Más en general, la historia de China es un recordatorio de que cualquier éxito en modernización tiene sus salvedades. Otros países en desarrollo harían bien en evitar la búsqueda de crecimiento a toda costa, sobre todo ahora que se intensifica el cambio climático. Y el crecimiento sostenible tiene que ser inclusivo. Si sólo enriquece a una pequeña élite, a la larga puede provocar una crisis política.

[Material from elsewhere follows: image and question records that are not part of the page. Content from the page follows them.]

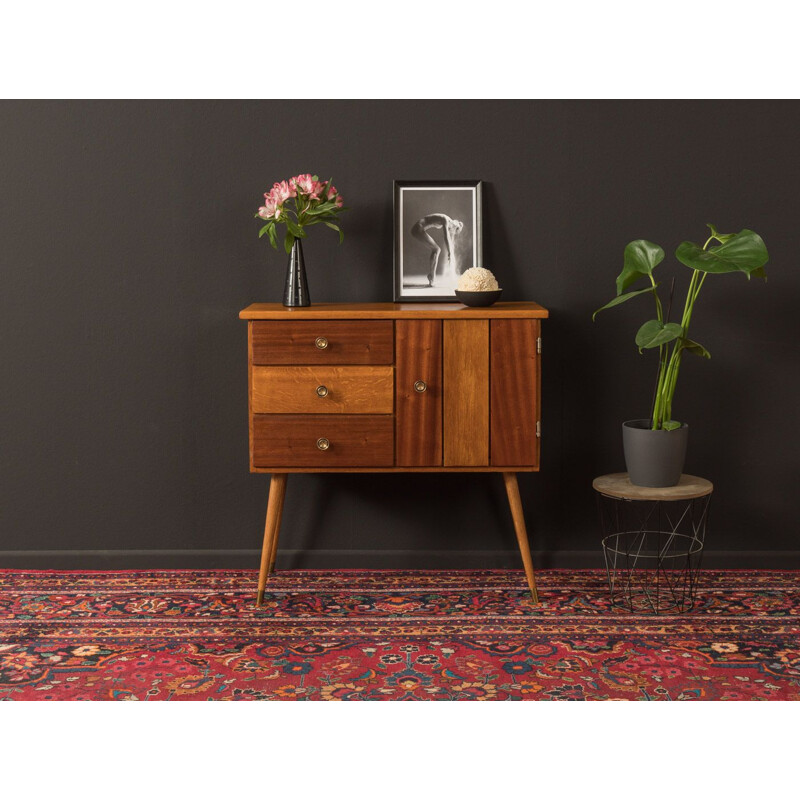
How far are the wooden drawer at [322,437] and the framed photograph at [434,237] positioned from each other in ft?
1.80

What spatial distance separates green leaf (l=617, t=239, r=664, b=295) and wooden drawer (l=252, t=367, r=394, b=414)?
0.85 meters

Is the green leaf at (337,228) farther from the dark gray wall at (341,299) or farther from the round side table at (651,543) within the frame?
the round side table at (651,543)

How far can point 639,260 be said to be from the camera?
3.47m

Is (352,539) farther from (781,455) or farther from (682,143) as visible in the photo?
(682,143)

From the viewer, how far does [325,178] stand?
3.74 meters

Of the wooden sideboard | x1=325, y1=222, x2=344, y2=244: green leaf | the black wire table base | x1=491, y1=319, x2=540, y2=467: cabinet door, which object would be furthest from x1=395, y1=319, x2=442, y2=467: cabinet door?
the black wire table base

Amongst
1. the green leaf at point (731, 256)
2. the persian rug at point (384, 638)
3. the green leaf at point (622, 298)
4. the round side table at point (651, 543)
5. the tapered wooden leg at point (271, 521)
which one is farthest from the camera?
the round side table at point (651, 543)

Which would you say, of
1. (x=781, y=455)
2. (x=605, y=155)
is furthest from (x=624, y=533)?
(x=605, y=155)

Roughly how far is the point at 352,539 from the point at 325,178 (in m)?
1.34

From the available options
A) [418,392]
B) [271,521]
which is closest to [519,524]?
[418,392]

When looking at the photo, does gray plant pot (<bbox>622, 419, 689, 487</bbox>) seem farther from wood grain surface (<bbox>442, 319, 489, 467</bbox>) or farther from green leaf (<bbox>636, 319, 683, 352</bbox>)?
wood grain surface (<bbox>442, 319, 489, 467</bbox>)

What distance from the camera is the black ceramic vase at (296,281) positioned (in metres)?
3.58

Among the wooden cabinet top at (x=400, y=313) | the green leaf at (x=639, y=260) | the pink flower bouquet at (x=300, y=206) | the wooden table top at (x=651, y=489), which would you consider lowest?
the wooden table top at (x=651, y=489)

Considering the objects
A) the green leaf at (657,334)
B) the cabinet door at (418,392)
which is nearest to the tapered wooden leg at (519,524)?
the cabinet door at (418,392)
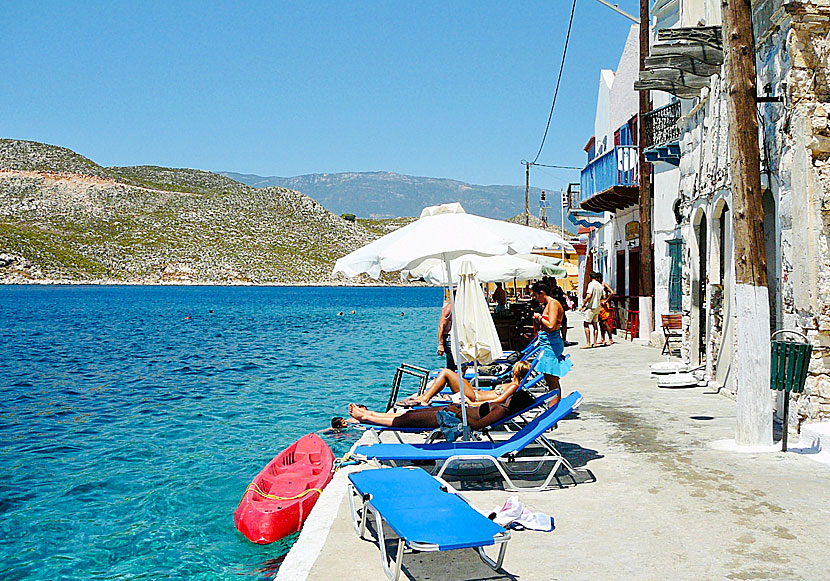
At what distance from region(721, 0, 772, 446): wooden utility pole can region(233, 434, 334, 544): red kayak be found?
426 centimetres

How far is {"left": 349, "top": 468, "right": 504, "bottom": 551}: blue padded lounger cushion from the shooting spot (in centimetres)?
409

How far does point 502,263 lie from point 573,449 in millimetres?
7554

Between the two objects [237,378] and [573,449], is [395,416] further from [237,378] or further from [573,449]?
[237,378]

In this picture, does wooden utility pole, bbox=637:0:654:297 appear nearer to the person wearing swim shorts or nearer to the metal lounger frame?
the person wearing swim shorts

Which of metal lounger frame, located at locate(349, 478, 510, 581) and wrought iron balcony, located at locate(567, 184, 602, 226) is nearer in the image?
metal lounger frame, located at locate(349, 478, 510, 581)

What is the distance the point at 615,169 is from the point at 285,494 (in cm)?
1550

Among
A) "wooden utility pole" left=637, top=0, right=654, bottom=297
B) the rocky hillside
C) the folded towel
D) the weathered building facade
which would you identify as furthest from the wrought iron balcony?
the rocky hillside

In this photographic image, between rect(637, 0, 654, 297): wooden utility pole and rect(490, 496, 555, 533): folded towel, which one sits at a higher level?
rect(637, 0, 654, 297): wooden utility pole

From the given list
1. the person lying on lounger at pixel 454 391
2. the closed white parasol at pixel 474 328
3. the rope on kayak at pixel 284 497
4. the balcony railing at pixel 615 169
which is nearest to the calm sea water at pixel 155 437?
the rope on kayak at pixel 284 497

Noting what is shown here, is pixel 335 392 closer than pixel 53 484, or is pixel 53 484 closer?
pixel 53 484

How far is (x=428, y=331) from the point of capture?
38.8m

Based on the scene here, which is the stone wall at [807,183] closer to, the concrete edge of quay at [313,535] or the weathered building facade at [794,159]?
the weathered building facade at [794,159]

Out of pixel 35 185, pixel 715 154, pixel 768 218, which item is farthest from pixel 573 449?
pixel 35 185

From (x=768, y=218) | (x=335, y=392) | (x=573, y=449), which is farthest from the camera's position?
(x=335, y=392)
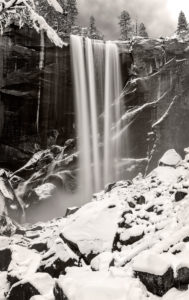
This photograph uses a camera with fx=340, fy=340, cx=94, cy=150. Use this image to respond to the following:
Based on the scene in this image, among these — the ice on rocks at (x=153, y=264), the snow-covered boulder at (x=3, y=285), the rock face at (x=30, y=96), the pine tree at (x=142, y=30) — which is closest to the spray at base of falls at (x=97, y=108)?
the rock face at (x=30, y=96)

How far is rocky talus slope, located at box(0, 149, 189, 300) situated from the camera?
5.92 meters

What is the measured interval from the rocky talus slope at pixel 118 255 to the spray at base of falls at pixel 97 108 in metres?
14.1

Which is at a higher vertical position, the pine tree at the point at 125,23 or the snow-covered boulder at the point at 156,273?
the pine tree at the point at 125,23

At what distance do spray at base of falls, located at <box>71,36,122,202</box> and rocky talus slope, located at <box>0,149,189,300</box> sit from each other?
14079 millimetres

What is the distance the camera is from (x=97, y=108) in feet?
97.5

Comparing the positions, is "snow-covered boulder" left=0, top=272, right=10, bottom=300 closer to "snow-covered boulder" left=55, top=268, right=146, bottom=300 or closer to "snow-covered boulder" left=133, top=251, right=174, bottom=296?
"snow-covered boulder" left=55, top=268, right=146, bottom=300

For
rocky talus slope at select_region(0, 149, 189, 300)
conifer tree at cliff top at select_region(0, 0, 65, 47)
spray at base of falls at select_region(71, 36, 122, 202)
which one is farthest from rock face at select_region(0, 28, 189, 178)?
conifer tree at cliff top at select_region(0, 0, 65, 47)

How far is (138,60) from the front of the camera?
2955cm

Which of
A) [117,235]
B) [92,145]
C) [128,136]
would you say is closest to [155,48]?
[128,136]

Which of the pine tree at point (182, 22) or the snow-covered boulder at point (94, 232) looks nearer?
the snow-covered boulder at point (94, 232)

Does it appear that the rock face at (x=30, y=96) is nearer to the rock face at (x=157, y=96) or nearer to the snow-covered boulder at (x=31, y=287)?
the rock face at (x=157, y=96)

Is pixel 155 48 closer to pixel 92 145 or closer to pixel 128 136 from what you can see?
pixel 128 136

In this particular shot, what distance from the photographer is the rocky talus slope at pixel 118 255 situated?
19.4 ft

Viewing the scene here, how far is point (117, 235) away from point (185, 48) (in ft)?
75.9
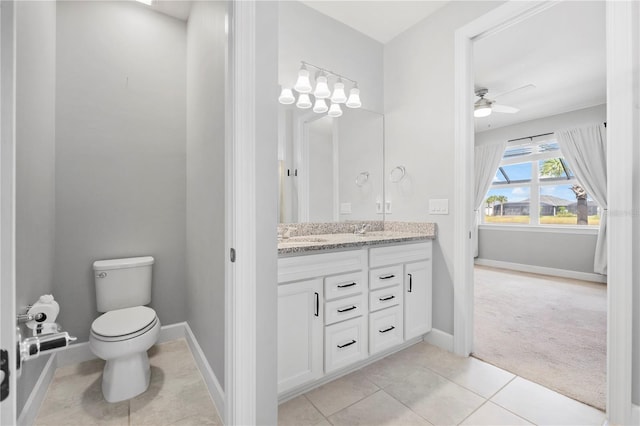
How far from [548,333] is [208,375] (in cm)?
277

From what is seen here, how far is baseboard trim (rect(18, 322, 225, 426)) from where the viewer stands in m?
1.39

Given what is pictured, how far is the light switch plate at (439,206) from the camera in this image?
222cm

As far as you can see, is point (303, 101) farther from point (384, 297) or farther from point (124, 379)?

Igual de importante es distinguir entre haber aprendido un principio y limitarse a copiar una práctica determinada. Un principio valioso de la China de la era de las reformas era «usar lo que se tenga»; es decir, que las comunidades aprovechaban las técnicas y los recursos del lugar para alentar actividades productivas. Un ejemplo es la práctica de «coparticipación en las ganancias», adaptada de la tradición del arrendamiento de impuestos, donde la remuneración del servicio civil está ligada de facto pero no de jure al desempeño económico. En una etapa de crecimiento temprana, esta práctica funcionó porque daba a los burócratas un fuerte incentivo para generar ingresos; pero se volvió incompatible con la búsqueda de crecimiento de mayor calidad y se la fue abandonando. Este ejemplo debería servir de inspiración a otros países para que busquen modos de dar a sus funcionarios un interés personal en el desarrollo, en formas compatibles con las prácticas locales. Pero sería un error limitarse a copiar esta práctica, que hoy incluso se ha vuelto obsoleta en algunas partes de China.

Con el ingreso de la economía china a un período de estancamiento, es indudable que seguirá dando enseñanzas en materia de desarrollo y gobernanza. La trayectoria de China nos recuerda que ninguna solución, ni siquiera una tan ingeniosa como el modelo legado por Deng, puede durar para siempre. Cada generación, y cada estadio de desarrollo, confronta un conjunto nuevo de problemas que demandan una respuesta nueva. Xi quiere demostrar que puede contenerlos apelando al control centralizado, en vez de a fuerzas descentralizadas. Pero hasta ahora la realidad no le está dando la razón.

Las soluciones de copiar y pegar y los esquemas para enriquecerse en poco tiempo sólo existen en las publicidades. Las mejores enseñanzas suelen aprenderse con esfuerzo, adaptando los principios correctos a contextos que cambian todo el tiempo.